The People's African Union is a wealthy ally in terms of its size and population. Its leader, Barre, is good at growing a small colony into a large country without wasting too much time. Expect his focus to be on mostly peaceful expansion while developing his cities. He won't like warmongers or alien killers most of the time, and these traits are likely to get you in trouble with him.
If you're playing as the People's African Union, exploit your strong growth potential. A 10% Food bonus is substantial, but you must watch out for unhealthiness in your nation. Too much of that, and your bonus goes away, leaving you in a deficient position compared with your rivals.
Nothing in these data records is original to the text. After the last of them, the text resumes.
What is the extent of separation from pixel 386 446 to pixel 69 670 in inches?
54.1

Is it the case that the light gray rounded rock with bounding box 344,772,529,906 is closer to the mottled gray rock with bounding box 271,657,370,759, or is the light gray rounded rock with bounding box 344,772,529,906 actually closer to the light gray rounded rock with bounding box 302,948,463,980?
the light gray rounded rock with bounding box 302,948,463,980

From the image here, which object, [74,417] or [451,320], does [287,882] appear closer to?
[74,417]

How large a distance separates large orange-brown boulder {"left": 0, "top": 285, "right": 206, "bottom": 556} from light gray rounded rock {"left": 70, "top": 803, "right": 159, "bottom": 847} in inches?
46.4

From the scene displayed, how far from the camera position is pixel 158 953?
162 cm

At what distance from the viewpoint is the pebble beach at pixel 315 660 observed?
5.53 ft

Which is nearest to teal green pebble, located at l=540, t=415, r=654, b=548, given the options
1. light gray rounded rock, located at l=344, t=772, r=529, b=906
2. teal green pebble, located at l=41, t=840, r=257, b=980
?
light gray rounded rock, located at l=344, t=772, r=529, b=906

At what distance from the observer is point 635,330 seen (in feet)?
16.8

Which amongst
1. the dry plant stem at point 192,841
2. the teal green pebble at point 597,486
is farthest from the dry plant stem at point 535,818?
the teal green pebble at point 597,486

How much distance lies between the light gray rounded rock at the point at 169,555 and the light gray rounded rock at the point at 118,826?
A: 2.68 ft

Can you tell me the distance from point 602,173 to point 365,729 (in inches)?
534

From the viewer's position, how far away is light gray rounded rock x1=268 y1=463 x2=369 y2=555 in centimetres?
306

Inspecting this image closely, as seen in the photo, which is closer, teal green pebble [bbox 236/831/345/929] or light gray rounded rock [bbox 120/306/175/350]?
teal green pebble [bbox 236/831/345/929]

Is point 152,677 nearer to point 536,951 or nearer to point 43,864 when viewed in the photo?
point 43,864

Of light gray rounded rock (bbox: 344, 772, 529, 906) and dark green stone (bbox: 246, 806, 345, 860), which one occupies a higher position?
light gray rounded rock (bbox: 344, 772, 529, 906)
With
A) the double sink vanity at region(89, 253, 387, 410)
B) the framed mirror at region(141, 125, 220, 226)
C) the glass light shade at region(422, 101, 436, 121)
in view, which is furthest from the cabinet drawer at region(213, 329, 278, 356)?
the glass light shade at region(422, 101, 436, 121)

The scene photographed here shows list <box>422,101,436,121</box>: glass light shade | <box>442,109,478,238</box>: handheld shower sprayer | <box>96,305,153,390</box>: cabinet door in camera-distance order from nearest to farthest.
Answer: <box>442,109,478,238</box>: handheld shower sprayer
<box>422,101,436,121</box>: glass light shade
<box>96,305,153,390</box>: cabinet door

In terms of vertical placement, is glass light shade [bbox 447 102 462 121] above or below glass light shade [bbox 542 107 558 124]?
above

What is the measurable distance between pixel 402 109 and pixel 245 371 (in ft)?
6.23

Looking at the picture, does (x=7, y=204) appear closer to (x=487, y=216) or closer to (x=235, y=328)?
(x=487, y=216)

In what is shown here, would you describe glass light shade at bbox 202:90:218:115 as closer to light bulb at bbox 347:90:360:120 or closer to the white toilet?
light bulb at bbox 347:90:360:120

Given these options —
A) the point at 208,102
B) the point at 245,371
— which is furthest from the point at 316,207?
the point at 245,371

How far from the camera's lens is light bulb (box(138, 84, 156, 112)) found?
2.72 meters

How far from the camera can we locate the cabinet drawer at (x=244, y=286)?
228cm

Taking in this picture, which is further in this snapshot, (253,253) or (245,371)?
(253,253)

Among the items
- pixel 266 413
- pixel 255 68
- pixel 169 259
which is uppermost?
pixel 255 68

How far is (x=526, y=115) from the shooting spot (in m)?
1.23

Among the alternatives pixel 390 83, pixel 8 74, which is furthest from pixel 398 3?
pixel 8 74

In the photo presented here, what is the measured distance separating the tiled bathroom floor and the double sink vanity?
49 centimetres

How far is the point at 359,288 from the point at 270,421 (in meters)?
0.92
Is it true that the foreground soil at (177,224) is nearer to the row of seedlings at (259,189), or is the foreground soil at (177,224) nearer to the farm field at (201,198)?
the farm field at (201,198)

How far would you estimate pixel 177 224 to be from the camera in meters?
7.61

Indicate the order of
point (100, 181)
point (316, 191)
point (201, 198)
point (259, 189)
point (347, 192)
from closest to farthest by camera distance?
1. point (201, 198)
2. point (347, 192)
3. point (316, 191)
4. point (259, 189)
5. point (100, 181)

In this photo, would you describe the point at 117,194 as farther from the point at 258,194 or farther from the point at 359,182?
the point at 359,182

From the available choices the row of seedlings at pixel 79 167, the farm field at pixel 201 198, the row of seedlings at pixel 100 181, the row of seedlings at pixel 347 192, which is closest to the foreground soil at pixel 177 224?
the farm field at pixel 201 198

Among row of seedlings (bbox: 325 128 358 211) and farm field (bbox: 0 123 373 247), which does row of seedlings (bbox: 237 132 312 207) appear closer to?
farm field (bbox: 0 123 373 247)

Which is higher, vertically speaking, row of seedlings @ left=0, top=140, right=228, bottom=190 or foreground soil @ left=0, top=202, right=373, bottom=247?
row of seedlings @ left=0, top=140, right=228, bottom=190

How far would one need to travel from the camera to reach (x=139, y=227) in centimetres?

Don't expand too quickly! Make sure that your cities grow large and healthy before settling new ones. This ensures that you keep your bonus going and that you have high populations to work with. Prosperity virtues are well suited for this style of play.
Samatar Jama Barre
- Strengths: Diplomacy, Growth, Health
- Weaknesses: Production
Barre is a variation on the "wise old chief" archetype. He is likely to be a trustworthy opponent and ally, a character whom players would prefer to favor rather than resist. He is slightly overweight and aging, with an air of benign neglect about his clothing and hygiene. He behaves in a cordial, beatific, possibly na•ve fashion, as he speaks in soft tones, smiles frequently, and shrugs off insults and slights. He doesn't get angry with others as often as other Leaders. Should you stab him in the back, he appears sad and resigned, as if you hadn't grown up the way he had hoped, rather than furious and vengeful. That doesn't make him a pushover, however: he holds the line against his enemies with ruthless efficiency, especially when his people are threatened. Still, he consistently operates with an air of unflappable optimism and good humor.
His given name means "doer of good" in Somali; the family name is a line of historical Somali diplomats.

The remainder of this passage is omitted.